Automating SOC 2 Audit Workflows
Sam Li and Austin Ogilvie, co-CEOs of Laika, on the compliance-as-a-service business model
The real wedge in compliance software is not helping startups fill out forms, it is turning a manual audit factory into software assisted throughput. Legacy SOC 2 work was often done with screenshots, spreadsheets, email threads, and even onsite evidence collection, which made audits slow, expensive, and inconsistent across firms. Laika’s push to equip auditors directly points at the bottleneck where compliance platforms can control cycle time, quality, and eventually more of the economics.
-
Before automation, SOC 2 audits often cost $50,000 to $100,000 and could take more than a year. Auditors might show up in person, ask for screenshots and policy docs, and manually map that evidence to controls. That old workflow created the opening for Laika, Vanta, and others to pipe system data straight into the audit process.
-
The key product change is that auditors see the same underlying data the company already connected, from cloud systems, HR tools, code repos, and devices, but organized in audit language. That lets smaller audit firms lower price per engagement while finishing more engagements, which raises throughput even if revenue per audit falls.
-
This is also why the market split.
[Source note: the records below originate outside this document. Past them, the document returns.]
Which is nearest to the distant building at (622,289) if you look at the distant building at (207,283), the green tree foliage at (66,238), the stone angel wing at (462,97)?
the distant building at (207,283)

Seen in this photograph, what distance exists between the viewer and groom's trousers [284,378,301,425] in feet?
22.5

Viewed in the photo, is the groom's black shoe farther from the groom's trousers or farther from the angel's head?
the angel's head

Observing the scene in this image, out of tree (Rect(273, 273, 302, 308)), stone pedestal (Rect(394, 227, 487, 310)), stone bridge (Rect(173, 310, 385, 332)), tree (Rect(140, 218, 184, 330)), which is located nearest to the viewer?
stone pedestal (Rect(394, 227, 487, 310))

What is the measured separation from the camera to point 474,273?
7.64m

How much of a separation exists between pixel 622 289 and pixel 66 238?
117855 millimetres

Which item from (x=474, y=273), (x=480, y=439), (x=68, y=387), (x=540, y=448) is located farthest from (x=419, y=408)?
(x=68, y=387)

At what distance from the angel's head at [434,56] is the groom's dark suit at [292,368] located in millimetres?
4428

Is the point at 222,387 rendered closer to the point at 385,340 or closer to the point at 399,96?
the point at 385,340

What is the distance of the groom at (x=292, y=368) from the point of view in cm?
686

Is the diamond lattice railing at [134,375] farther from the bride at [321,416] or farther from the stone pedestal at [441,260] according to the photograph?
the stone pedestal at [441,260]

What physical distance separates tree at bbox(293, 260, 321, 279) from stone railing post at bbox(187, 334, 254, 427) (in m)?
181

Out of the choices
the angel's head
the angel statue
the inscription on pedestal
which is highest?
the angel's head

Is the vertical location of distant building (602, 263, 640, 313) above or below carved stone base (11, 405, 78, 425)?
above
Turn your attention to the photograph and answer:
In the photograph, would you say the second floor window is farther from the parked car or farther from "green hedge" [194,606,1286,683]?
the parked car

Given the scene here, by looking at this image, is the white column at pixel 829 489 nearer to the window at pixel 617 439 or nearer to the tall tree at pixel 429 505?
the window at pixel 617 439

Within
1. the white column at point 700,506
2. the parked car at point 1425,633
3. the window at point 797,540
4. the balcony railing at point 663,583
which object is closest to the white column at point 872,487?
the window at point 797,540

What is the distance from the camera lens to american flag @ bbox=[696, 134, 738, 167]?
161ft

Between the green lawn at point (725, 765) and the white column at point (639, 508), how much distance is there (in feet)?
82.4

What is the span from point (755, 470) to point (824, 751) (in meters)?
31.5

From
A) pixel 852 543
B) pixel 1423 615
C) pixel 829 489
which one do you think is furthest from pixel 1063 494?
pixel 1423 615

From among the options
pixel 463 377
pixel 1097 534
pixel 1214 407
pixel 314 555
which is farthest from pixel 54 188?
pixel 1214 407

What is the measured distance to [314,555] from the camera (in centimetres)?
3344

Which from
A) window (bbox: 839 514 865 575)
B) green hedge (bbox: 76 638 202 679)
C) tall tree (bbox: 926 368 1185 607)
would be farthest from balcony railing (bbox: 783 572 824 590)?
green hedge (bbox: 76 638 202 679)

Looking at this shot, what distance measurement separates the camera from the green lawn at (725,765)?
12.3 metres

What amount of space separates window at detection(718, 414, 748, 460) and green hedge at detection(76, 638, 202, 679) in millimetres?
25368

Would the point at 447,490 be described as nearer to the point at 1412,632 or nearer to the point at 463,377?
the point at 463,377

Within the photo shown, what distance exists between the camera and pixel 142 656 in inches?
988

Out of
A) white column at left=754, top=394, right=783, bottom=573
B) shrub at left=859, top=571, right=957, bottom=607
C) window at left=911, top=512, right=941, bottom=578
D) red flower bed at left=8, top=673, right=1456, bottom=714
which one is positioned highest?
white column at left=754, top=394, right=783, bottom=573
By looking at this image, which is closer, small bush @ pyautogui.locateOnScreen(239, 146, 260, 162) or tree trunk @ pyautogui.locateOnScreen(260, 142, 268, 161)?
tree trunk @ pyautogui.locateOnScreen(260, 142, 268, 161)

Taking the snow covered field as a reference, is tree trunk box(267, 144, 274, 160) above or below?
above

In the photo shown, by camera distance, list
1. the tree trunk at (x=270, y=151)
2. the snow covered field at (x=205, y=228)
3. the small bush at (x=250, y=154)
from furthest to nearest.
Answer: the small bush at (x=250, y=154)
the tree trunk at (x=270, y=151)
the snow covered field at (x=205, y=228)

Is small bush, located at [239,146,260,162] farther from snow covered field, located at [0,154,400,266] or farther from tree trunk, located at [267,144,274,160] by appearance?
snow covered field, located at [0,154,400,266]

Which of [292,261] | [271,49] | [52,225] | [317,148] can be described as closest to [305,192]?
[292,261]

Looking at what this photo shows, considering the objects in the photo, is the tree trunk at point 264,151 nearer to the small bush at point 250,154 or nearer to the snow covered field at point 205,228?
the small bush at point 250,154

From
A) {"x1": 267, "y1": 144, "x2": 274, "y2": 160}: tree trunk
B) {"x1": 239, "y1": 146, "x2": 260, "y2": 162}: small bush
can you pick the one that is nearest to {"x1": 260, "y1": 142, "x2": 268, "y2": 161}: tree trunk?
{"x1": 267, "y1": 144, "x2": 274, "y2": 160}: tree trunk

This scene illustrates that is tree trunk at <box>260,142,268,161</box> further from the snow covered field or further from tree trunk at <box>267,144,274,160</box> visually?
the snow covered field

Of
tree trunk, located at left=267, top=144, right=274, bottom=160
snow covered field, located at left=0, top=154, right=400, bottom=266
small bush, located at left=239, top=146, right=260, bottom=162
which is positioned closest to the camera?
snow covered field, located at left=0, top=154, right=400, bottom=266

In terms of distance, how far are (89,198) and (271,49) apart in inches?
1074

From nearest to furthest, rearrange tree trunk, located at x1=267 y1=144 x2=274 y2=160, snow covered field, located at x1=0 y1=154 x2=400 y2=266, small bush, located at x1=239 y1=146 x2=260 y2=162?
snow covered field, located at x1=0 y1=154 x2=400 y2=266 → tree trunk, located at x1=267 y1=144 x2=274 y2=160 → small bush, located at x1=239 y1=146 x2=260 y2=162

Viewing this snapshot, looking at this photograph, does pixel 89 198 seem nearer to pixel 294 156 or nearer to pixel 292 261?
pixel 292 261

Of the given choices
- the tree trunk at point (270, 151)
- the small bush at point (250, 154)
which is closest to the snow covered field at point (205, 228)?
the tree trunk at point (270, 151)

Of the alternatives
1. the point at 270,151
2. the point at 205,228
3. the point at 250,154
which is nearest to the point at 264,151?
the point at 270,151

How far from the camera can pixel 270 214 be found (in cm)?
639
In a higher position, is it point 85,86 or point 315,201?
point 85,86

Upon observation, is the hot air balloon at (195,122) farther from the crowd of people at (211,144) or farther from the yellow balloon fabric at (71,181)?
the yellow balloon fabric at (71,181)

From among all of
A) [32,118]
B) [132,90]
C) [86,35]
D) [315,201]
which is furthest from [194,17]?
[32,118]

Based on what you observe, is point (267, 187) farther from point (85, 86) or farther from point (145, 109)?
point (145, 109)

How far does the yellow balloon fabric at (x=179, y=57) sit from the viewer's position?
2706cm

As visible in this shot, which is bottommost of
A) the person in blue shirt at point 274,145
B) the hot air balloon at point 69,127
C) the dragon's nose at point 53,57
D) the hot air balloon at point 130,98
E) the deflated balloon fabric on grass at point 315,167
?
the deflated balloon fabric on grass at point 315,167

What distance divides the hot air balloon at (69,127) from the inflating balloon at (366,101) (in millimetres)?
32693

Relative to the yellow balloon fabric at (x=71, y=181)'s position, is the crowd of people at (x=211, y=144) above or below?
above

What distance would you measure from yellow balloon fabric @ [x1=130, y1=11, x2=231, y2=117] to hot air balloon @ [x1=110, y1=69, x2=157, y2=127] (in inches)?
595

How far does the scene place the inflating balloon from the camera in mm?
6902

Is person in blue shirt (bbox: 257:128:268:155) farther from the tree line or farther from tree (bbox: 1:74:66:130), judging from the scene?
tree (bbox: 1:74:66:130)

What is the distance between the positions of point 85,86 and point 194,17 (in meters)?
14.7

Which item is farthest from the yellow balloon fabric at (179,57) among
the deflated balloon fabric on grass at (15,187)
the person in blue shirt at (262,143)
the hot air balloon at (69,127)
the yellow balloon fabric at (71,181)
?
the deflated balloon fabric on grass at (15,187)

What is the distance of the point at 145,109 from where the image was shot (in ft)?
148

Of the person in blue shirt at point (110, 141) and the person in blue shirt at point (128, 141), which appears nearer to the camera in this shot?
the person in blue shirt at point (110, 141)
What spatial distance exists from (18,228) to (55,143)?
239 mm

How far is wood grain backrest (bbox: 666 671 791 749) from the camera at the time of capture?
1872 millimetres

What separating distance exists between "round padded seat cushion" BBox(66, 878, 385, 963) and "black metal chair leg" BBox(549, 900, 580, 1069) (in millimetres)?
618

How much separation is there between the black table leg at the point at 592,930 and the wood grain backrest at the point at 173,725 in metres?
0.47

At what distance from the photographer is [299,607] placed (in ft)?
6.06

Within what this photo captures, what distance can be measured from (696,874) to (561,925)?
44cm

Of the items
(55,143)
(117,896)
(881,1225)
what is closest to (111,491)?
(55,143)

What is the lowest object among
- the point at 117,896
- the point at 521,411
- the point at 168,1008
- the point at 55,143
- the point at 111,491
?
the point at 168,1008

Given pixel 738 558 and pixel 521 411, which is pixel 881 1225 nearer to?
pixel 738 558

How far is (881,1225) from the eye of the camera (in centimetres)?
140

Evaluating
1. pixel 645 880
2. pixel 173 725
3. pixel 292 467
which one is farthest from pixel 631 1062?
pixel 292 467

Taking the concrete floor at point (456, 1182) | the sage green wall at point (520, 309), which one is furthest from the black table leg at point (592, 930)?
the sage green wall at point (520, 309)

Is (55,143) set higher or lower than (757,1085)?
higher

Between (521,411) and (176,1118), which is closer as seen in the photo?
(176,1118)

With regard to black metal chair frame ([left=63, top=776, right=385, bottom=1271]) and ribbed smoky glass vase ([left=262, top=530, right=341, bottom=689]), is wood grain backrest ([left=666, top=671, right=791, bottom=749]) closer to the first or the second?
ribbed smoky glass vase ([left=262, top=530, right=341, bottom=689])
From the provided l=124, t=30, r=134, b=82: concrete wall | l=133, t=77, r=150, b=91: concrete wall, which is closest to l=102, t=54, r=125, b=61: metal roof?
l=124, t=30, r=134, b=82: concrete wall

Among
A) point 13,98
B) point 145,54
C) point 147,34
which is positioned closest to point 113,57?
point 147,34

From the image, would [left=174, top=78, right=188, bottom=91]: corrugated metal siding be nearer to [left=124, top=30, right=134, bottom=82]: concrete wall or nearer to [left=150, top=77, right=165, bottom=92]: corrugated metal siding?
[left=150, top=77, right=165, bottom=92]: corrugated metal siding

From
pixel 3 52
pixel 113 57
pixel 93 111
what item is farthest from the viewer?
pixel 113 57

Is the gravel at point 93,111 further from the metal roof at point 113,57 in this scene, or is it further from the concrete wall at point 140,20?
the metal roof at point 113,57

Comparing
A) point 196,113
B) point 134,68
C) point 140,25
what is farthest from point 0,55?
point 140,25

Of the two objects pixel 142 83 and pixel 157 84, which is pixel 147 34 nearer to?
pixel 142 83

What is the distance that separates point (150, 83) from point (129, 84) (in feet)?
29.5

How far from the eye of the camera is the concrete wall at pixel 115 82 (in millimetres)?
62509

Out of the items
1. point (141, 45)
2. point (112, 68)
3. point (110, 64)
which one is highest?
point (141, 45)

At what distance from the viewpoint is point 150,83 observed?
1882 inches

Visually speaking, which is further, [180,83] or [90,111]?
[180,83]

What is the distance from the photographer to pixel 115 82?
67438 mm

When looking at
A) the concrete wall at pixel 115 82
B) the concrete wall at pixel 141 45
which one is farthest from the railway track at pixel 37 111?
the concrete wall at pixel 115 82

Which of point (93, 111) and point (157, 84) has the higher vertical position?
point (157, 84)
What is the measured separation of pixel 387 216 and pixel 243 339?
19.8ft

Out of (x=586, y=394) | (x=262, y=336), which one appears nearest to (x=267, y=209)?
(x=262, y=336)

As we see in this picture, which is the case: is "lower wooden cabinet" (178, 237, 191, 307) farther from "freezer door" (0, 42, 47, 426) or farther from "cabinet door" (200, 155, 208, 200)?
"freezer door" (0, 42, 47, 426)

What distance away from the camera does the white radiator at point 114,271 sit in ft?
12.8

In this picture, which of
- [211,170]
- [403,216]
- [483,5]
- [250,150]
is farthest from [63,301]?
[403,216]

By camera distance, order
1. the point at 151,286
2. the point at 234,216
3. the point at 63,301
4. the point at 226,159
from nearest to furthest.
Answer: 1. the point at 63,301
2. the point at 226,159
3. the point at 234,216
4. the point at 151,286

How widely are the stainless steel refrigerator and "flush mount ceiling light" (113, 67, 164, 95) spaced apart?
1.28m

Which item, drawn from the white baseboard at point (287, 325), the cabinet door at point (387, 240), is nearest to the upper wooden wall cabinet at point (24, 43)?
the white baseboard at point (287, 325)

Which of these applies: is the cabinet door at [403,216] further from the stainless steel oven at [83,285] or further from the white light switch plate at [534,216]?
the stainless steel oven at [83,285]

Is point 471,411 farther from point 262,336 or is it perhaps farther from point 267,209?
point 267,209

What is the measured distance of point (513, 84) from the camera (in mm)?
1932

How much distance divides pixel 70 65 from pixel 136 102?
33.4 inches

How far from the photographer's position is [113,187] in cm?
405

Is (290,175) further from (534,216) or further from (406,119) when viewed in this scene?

Pure software players like Vanta and Drata focus on evidence collection and continuous monitoring, while Thoropass, formerly Laika, moved further into integrated audit and services. The more a company owns auditor workflow, the more it can compress turnaround time, but the less it looks like pure software margins.
The market is heading toward continuous compliance, where the audit becomes a periodic check on data that is already being collected every day. That shifts value away from accountants assembling evidence by hand and toward platforms that own integrations, auditor workflow, and adjacent products like vendor reviews, trust centers, and penetration testing.